**Исходный текст**:
□ □ □

Вспомнилось раннее детство, рассказы отца… Шестнадцати лет ушел он из дома на Дон грузить баржи. Был не обижен силой — легко переносил восьмипудовые кули по шатким мосткам пристани. Подошел, срок службы и взяли его за рост, силу и красоту в Преображенский полк — в Питер. В этом городе и остался. Тяжелой, полной лишений и нужды была жизнь чернорабочего…
Когда началась первая мировая война, отца призвали на военную службу. На руках матери, Анны Дмитриевны, осталось нас пятеро. Жили мы в тесной, сырой клетушке под лестницей старого купеческого дома на Лиговке. Помню, через щели пола часто просачивалась густо-зеленая вонючая жижа. Утром, прежде чем спустить детей на пол, мать собирала эту зловонную грязь и открывала дверь, чтобы проветрить комнату. Едва успев одеть и накормить нас, она спешила на задний двор, где в подвале помещалась прачечная. Мать стирала белье жильцам. Мы, малыши, играя, часто забегали к ней. Нагнувшись над корытом, она стояла босая, с подвернутым подолом, в густой пелене пара. Не отрываясь от работы, устало улыбалась нам и посылала во двор, на солнышко.

□ □ □

**Материал**:
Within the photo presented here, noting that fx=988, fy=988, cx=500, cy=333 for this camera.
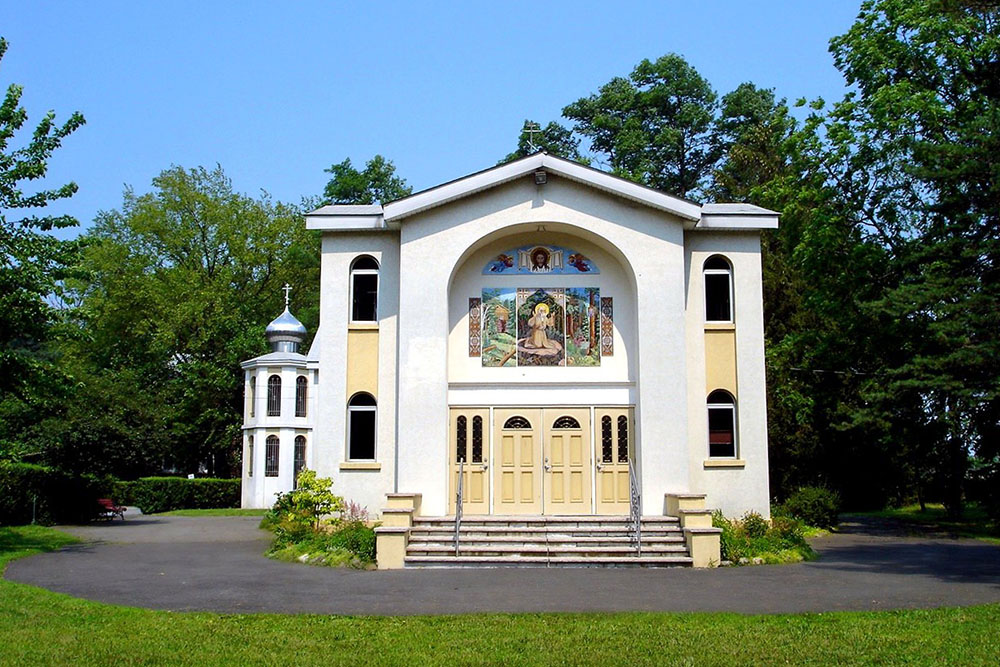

□ □ □

**Задание**: Выпишите целиком текст воспоминаний о детстве, не меняя в нем ни слова. Этот материал стоит особняком и к тексту не относится.

**Ответ на задание**:
Вспомнилось раннее детство, рассказы отца… Шестнадцати лет ушел он из дома на Дон грузить баржи. Был не обижен силой — легко переносил восьмипудовые кули по шатким мосткам пристани. Подошел, срок службы и взяли его за рост, силу и красоту в Преображенский полк — в Питер. В этом городе и остался. Тяжелой, полной лишений и нужды была жизнь чернорабочего…
Когда началась первая мировая война, отца призвали на военную службу. На руках матери, Анны Дмитриевны, осталось нас пятеро. Жили мы в тесной, сырой клетушке под лестницей старого купеческого дома на Лиговке. Помню, через щели пола часто просачивалась густо-зеленая вонючая жижа. Утром, прежде чем спустить детей на пол, мать собирала эту зловонную грязь и открывала дверь, чтобы проветрить комнату. Едва успев одеть и накормить нас, она спешила на задний двор, где в подвале помещалась прачечная. Мать стирала белье жильцам. Мы, малыши, играя, часто забегали к ней. Нагнувшись над корытом, она стояла босая, с подвернутым подолом, в густой пелене пара. Не отрываясь от работы, устало улыбалась нам и посылала во двор, на солнышко.